Exercise prompt →
Looking only at the lines below that contain "SMKD", give the number of them and no other text.

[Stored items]
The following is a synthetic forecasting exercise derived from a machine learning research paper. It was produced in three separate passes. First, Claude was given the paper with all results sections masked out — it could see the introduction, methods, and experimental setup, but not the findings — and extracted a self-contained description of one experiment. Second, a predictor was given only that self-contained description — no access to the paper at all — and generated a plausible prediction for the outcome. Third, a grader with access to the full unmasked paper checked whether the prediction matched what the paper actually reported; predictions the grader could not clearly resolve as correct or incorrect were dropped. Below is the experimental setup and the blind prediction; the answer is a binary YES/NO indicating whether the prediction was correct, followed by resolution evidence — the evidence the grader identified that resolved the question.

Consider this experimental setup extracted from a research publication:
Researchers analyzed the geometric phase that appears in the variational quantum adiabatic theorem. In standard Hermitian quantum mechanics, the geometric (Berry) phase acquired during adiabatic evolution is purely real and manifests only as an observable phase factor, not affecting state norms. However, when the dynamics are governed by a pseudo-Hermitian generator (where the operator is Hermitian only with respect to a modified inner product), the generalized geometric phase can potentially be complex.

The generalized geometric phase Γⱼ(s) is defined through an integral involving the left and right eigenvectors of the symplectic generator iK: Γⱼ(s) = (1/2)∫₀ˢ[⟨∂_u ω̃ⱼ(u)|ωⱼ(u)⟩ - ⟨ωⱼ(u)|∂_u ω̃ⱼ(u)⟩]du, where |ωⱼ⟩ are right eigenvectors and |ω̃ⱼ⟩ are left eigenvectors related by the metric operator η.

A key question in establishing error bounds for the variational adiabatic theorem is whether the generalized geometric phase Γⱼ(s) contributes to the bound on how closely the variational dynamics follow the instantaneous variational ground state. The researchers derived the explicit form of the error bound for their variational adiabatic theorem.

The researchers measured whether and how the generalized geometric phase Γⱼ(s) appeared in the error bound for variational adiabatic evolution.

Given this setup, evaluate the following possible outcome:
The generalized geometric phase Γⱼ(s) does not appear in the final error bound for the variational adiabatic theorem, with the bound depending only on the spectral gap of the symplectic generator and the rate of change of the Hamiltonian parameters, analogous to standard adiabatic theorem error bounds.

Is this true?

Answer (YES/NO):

* * *

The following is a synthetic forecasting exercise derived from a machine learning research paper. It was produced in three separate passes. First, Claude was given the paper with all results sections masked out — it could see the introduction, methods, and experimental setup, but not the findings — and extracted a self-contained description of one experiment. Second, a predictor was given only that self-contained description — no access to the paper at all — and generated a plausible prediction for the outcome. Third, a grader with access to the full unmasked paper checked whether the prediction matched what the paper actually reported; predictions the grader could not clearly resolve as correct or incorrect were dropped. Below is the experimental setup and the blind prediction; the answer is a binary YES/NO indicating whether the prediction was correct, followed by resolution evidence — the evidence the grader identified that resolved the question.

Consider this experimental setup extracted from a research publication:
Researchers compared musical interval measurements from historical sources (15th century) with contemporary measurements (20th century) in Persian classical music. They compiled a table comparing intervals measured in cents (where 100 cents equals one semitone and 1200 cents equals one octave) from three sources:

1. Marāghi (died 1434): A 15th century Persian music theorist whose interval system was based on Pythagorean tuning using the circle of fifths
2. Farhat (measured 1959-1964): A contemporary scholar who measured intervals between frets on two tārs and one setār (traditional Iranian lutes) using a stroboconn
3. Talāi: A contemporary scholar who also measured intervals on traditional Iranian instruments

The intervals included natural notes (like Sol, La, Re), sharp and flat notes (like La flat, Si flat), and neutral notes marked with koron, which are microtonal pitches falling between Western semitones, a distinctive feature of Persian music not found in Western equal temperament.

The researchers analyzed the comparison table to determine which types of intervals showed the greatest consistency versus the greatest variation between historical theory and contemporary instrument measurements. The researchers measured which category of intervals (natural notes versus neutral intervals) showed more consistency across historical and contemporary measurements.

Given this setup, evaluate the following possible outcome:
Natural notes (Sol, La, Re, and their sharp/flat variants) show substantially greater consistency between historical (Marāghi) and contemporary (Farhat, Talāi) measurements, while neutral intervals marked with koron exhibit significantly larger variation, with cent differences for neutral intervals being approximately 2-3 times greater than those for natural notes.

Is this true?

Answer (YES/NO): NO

* * *

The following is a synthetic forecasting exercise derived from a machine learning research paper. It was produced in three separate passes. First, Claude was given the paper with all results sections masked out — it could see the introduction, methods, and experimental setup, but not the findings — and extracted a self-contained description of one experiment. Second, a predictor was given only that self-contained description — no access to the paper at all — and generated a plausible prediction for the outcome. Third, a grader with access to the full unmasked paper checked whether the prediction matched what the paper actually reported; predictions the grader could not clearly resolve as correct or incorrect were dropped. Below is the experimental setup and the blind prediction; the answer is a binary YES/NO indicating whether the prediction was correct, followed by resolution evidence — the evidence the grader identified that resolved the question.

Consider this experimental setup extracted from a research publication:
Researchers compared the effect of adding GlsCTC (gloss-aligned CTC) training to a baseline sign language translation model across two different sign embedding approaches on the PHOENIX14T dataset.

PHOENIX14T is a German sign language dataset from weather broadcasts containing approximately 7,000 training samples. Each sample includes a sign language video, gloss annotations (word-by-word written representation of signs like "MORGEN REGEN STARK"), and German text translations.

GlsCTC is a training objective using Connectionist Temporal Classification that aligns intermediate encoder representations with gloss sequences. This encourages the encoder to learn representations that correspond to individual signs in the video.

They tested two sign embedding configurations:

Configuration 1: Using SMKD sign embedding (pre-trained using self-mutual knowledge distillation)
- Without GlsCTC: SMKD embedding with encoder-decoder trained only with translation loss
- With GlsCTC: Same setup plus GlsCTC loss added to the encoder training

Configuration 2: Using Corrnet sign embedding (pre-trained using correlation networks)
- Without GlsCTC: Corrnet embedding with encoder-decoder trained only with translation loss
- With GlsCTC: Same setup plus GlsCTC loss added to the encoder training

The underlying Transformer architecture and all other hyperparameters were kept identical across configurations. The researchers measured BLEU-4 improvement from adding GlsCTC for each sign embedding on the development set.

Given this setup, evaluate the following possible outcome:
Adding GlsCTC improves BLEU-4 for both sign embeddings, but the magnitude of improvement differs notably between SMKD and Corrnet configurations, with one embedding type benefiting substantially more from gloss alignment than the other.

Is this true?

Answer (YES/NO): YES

Answer below →
3